BEGIN Given text
But reporters, too, may wish to make an accounting.
"If we accurately depicted the horrors of Saddam's Iraq
in the run-up to the war, with its charnel houses and mass graves, we
have to acknowledge that we were less effective, then, in probing
beneath the carapace of terror to uncover other facets of Iraq's
culture and history that would have a determining impact on the American
project to build a Western-style democracy, or at least the basics of a
civil society.
"It was not easy, with a reporter's every move
scrutinized by Saddam's lugubrious minders, to undertake that kind
of in-depth reporting. But from the exhaustive reporting in the years
since, Americans now know how deeply traumatized Iraqis were by the
brutality of Saddam, and how deep was the poison of fear and distrust.
They also know, in detail, through the protracted trials of Saddam and
his senior henchmen, of the inner workings of the merciless machinery
that transported victims to the torture chambers and mass graves.
"They know, too, through coverage in The New York Times and
other newspapers, of the deep fissures of ethnicity, sect and tribe,
which were camouflaged by the quarter-century of Saddam's
totalitarian rule.
END Given text
BEGIN Data block
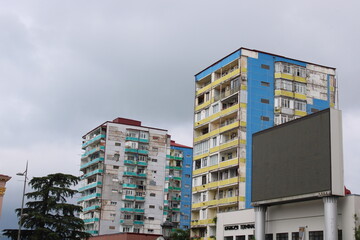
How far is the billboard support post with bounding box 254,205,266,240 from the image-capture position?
1975 inches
END Data block
__Using the information__:
**A.** Answer these from the passage on reporting in Iraq:
(i) Whose scrutiny of a reporter's every move made in-depth reporting hard?
(ii) Through what have Americans learned in detail of the inner workings of the machinery that took victims to the torture chambers?
(iii) What had camouflaged the deep fissures of ethnicity, sect and tribe?
**B.** Carry the passage on reporting in Iraq forward from its last sentence.

__Solved tasks__:
**A.**
(i) Saddam's lugubrious minders.
(ii) The protracted trials of Saddam and his senior henchmen.
(iii) The quarter-century of Saddam's totalitarian rule.

**B.**
"As much as America's policy failures, it has been these
factors that have contributed to the Iraqi quagmire. Properly weighed,
in time, they might have given cause for second thoughts about the
wisdom of the invasion. What seems certain is that those entrusted with
the task of fulfilling the US mission were confronted, from the
beginning, by an odds-against calculus.
"Iraq, in 2003, could scarcely have been less prepared than it
was to embrace democracy, dependent as that is, everywhere, on a minimum
of popular consent and trust. The harsh reality is that many Iraqis, at
least by the time of the two elections held in 2005, had little zest for
democracy, at least as Westerners understand it.